Reproduce the listing below word for word, leaving out the pictures.

------------------------------------

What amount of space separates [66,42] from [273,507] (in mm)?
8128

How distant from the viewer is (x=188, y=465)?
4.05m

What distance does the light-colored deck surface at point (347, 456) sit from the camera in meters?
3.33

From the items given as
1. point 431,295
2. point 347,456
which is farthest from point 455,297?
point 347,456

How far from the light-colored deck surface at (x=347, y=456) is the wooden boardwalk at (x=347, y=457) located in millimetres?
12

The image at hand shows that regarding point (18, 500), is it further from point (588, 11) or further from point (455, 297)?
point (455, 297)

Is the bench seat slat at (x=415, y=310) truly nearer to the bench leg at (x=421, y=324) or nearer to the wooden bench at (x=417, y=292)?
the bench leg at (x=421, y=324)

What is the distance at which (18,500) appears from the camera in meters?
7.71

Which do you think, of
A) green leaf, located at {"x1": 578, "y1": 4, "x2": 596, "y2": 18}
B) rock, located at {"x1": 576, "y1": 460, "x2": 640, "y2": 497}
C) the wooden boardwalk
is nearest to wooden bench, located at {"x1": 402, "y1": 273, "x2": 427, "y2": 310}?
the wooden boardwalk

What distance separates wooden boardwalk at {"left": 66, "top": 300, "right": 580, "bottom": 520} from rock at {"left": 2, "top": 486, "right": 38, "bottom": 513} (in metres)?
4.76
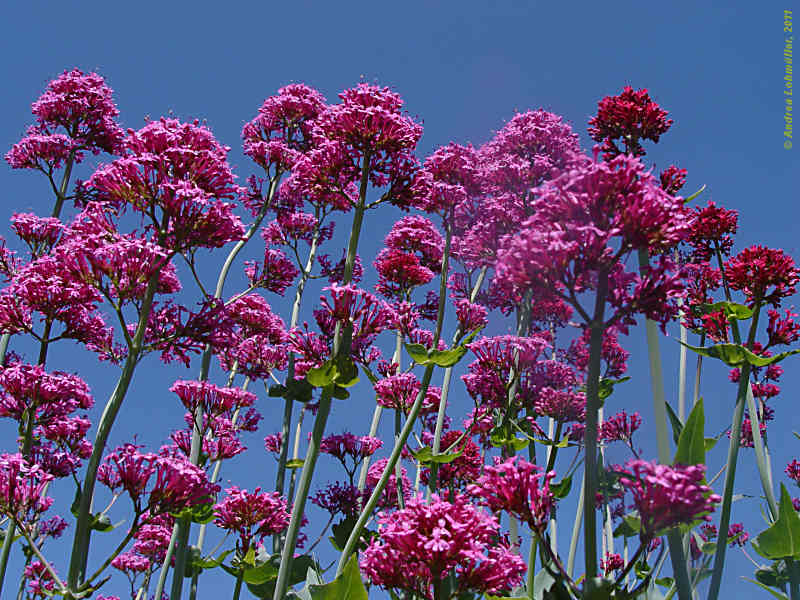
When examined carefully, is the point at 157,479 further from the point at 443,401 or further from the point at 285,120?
the point at 285,120

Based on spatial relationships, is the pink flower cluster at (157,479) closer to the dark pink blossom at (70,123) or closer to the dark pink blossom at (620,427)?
the dark pink blossom at (620,427)

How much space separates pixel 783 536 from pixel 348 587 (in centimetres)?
189

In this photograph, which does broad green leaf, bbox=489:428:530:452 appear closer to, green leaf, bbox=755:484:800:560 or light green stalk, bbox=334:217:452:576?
light green stalk, bbox=334:217:452:576

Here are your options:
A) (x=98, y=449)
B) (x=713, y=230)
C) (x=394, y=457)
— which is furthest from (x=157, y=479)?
(x=713, y=230)

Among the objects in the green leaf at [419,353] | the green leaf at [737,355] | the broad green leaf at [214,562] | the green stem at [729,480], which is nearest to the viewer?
the green stem at [729,480]

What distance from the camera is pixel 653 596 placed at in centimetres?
230

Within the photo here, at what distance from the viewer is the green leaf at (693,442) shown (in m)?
1.43

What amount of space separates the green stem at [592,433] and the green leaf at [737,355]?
1.29m

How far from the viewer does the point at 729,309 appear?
9.89ft

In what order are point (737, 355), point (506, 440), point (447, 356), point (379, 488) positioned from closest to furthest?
point (737, 355) < point (379, 488) < point (447, 356) < point (506, 440)

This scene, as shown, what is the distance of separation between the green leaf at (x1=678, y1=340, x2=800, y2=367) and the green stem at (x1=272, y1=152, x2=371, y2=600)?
1.81 metres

------------------------------------

-- TASK RESPONSE --
What amount of space separates [66,42] from [273,507] (in mm)?
8128

How distant from the viewer is (x=188, y=465)?
4.05m

What distance does the light-colored deck surface at point (347, 456) sit from the camera in meters?
3.33

From the items given as
1. point 431,295
2. point 347,456
which is farthest from point 455,297?
point 347,456

How far from the light-colored deck surface at (x=347, y=456) is the wooden boardwalk at (x=347, y=457) located in millimetres?
12

The image at hand shows that regarding point (18, 500), is it further from point (588, 11) or further from point (455, 297)?
point (455, 297)

Is the bench seat slat at (x=415, y=310) truly nearer to the bench leg at (x=421, y=324) or nearer to the wooden bench at (x=417, y=292)?
the bench leg at (x=421, y=324)

What is the distance at which (18,500) appears from the camera in meters?
7.71

Which do you think, of
A) green leaf, located at {"x1": 578, "y1": 4, "x2": 596, "y2": 18}
B) rock, located at {"x1": 576, "y1": 460, "x2": 640, "y2": 497}
C) the wooden boardwalk
is nearest to wooden bench, located at {"x1": 402, "y1": 273, "x2": 427, "y2": 310}?
the wooden boardwalk

What distance separates wooden boardwalk at {"left": 66, "top": 300, "right": 580, "bottom": 520} from rock at {"left": 2, "top": 486, "right": 38, "bottom": 513} (in metres)?
4.76
When examined carefully, is the point at 157,479 further from the point at 443,401 or further from the point at 285,120?
the point at 285,120

Based on spatial relationships, is the pink flower cluster at (157,479) closer to the dark pink blossom at (70,123) or closer to the dark pink blossom at (620,427)?
the dark pink blossom at (620,427)

How much space separates pixel 783 536 from pixel 348 587 (in centimetres)?
189

In this photograph, which does broad green leaf, bbox=489:428:530:452 appear closer to, green leaf, bbox=755:484:800:560 or light green stalk, bbox=334:217:452:576?
light green stalk, bbox=334:217:452:576

Here are your options:
A) (x=98, y=449)
B) (x=713, y=230)
C) (x=394, y=457)
— which is furthest from (x=157, y=479)?
(x=713, y=230)

Among the objects in the green leaf at [419,353] | the green leaf at [737,355] | the broad green leaf at [214,562] | the green stem at [729,480], which is nearest to the viewer?
the green stem at [729,480]

What distance from the camera is pixel 653 596 placed at in centimetres?
230

Within the photo here, at what distance from the viewer is the green leaf at (693,442) shown (in m)?
1.43

What amount of space separates the green stem at [592,433] and the green leaf at [737,355]?
1.29m

How far from the viewer does the point at 729,309 appear?
9.89ft

In what order are point (737, 355), point (506, 440), point (447, 356), point (379, 488) positioned from closest to furthest?
point (737, 355) < point (379, 488) < point (447, 356) < point (506, 440)

This scene, as shown, what is the distance of separation between the green leaf at (x1=678, y1=340, x2=800, y2=367) and the green stem at (x1=272, y1=152, x2=371, y2=600)?
1.81 metres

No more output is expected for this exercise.